If You want to learn and do not afraid to get Your hand dirty, then get FreeBSD and start reading the FreeBSD Handbook [1], if You feel more 'newbie', then grab PC-BSD and install that one, there is also PC-BSD Handbook [2] for help 

[1] http://freebsd.org/handbook
[2] http://wiki.pcbsd.org/index.php/PC-BSD_Users_Handbook


----------



## MrDerby01 (Feb 12, 2012)

Hey guys!

Thank you..  I am eager to learn!  I at the moment want to have something sorta running but I want to make the most of it and have a understanding. What I have done is on my Dell Inspiron E1505.  I will use FreeBSD and on my work laptop a Probook 6465b I will run the VirtualBSD 9.0 package that was put together to be used under VM.   

Also.. I was sorta bad =D   I printed all 1050 pages of the handbook and will start to read through.

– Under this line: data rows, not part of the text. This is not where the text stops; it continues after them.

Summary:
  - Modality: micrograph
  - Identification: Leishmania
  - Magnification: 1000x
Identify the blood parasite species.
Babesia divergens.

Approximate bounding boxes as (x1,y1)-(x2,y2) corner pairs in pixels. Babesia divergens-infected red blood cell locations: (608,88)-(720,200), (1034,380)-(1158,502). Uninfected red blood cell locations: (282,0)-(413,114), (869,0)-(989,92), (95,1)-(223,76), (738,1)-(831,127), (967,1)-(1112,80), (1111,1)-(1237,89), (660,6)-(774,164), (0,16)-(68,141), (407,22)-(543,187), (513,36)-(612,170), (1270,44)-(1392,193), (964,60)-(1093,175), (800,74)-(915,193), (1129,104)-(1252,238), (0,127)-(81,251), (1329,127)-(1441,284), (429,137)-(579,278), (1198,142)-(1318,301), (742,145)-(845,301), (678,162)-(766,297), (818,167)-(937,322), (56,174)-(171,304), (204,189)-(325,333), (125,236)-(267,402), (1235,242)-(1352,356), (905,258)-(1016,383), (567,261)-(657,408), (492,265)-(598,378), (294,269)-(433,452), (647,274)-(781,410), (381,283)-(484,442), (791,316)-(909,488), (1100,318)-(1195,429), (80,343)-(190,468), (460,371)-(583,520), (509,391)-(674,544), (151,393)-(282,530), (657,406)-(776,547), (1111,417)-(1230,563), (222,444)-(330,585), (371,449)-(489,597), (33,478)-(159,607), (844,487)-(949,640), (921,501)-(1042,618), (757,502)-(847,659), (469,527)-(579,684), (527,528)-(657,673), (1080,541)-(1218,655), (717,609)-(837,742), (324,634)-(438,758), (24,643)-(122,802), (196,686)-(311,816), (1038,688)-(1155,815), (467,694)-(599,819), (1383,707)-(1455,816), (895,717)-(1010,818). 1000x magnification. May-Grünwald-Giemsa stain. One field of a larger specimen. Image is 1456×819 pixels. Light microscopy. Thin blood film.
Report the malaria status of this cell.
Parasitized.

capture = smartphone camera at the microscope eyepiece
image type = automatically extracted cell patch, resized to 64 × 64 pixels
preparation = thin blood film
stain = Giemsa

I do come from a MS environment. Have been a tech for over 7years now professionally.  I am trying to find focus and really start to key in and specialize.. I am really interested in network security.  Not to knock anyone using Linux but with so many distros I feel Unix has a lot more to offer for me and in the future I wish to contribute back to the community.  

Thanks to both of you!

Cheers! 

Joe


----------